Ultimately, though, it’s all about letting the banks innovate. And Prakash wants to take the security and compliance issues away from the banks so they can focus on innovating their core business. And staying competitive in the market.
Partnerships remain key for banks
Implementing innovative products into banks is different depending on which region you are based out of. U.S. banks sometimes want a supplier to sit alongside them within a project. Banks in Europe prefer to buy the know-how and implement it themselves. Prakash believes in co-creating with customers. He pointed to recent projects undertaken with BNP Paribas where IBM work in partnership with their banking customer.
“The approach we take is to build strategic partnerships rather than short term transactions.” He explained.
When IBM bought Red Hat back in 2018, they already staked their ambition to grow into the number one hybrid cloud provider in an emerging $1 trillion growth market.
With regulators encouraging banks to use multiple cloud providers, as well as their own on-prem solutions, there is every reason for banks to be looking at IBM. Not only for its cloud solution, but for the multiple solutions available within its cloud. For instance, artificial intelligence is now just one of the many solutions available with IBM’s cloud. You can tap into much more.

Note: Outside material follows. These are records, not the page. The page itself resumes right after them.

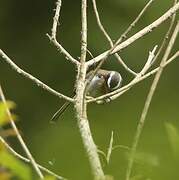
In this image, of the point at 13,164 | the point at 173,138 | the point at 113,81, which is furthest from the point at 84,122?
the point at 113,81

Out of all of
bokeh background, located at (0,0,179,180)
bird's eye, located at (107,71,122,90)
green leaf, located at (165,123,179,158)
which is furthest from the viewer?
bokeh background, located at (0,0,179,180)

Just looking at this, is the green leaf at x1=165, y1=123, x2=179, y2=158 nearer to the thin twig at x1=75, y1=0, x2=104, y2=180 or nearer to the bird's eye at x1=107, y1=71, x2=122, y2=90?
the thin twig at x1=75, y1=0, x2=104, y2=180

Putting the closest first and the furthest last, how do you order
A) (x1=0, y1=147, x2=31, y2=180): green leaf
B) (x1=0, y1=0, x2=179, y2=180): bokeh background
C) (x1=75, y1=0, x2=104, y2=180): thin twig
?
(x1=0, y1=147, x2=31, y2=180): green leaf
(x1=75, y1=0, x2=104, y2=180): thin twig
(x1=0, y1=0, x2=179, y2=180): bokeh background

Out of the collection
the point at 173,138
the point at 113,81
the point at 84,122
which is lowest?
the point at 113,81

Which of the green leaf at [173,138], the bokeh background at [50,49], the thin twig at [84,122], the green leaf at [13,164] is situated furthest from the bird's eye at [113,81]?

Does IBM compete with Fintechs to help banks?
It all sounded very ‘Fintechy’, the things that Prakash shared. However, IBM isn’t really a fintech in the strictest sense of the word. IBM might offer solutions to fintechs and banks, but it doesn’t have all the bells and whistles that some of the unicorns we have written about out there do.

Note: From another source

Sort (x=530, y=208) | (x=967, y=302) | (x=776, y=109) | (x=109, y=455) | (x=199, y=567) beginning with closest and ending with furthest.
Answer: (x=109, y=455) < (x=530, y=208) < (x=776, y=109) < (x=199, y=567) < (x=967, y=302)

IBM, for some fintechs, is just as much a target client as any of the big banks in the market. Naturally then, IBM is also partaking of some of the innovative ideas that fintechs are producing in wealth management, regtech and many other areas. In 2019 IBM partnered with Copenhagen FinTech for instance. The partnership would allow Danish fintech startups a competitive advantage amongst IBM’s customers. There were more partnerships like this one to follow.

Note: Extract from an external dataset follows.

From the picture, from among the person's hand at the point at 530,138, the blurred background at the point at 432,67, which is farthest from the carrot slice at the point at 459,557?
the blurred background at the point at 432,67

In fact, IBM have been building a cloud banking platform “geared to a heavily-regulated industry known for a web of regulations meant to protect the interest of consumers and businesses. To guard against fraud and criminal activity.” Howard Boville, Senior Vice President at IBM shared in a story last year.
Prakash is responsible for the same platform here in Europe, the Middle East and in Africa. Prakash shared how he recently had a conversation with a UK banking representative who told him that he is trying to work with fintechs. But that he simply can’t.
“They’ve got a great idea, but I can’t just throw them the same legal document that I would to a larger organization as they don’t have the legal resources. I can’t get the commercials done with them,” the representative explained to Prakash. To help his customers with this type of challenge, Prakash assured us that the IBM Cloud incorporates a way to help banks work with fintechs. By onboarding companies who can deal with the legal and commercial challenges alongside the fintechs, within the cloud. To ensure that we [IBM] “take all the friction points out to make it easier,” Prakash explained.
Less worry, more cloud solutions
And it’s not just about helping banks work with fintechs either. At a recent workshop Prakash highlighted how some of the banks talked about how they were wary about the data that their supply chain had access to. Data that could encourage hackers to become more expedient. Due to bad security processes at the fintech, or various other reasons. Bank technology leaders are worried about topics like this. The words systemic risk came up. Regulators started to worry too.
Could IBM have come up with the best solution to this problem? Prakash assured us that the IBM Cloud Platform is the only one where the cloud provider has security experts and others working on resilience within the cloud on the providers team. This takes a lot of the ‘worry’ out of working with a cloud provider. Perhaps it’s time for your bank to be talking to IBM as well?